▸ INFORMATION SHOWN
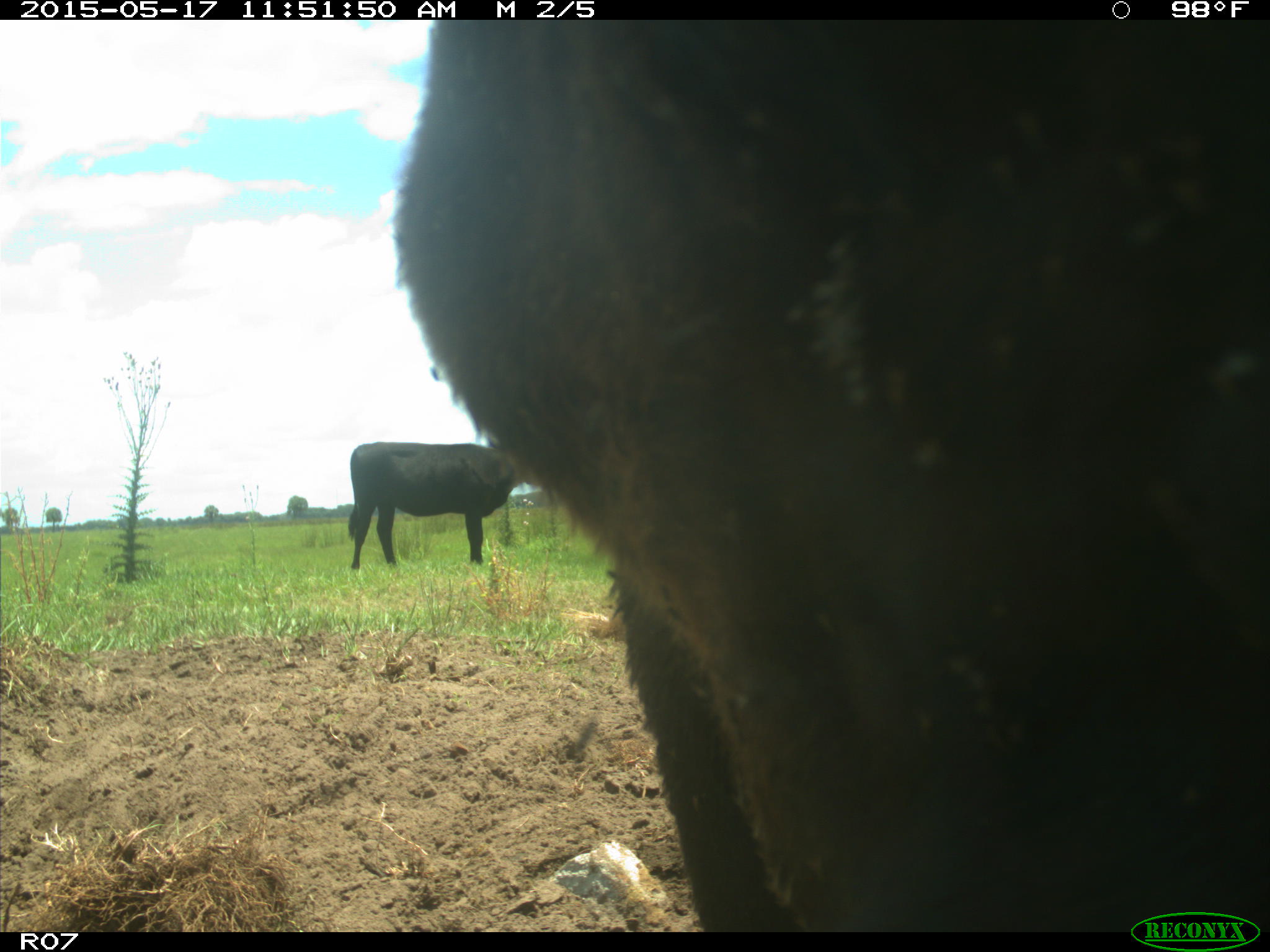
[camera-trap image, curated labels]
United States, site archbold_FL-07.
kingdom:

▸ AIM OF THE EXERCISE
Retype all the data exactly; skip the pictures.

▸ FINISHED EXERCISE
[camera-trap image, curated labels]
United States, site archbold_FL-07.
kingdom:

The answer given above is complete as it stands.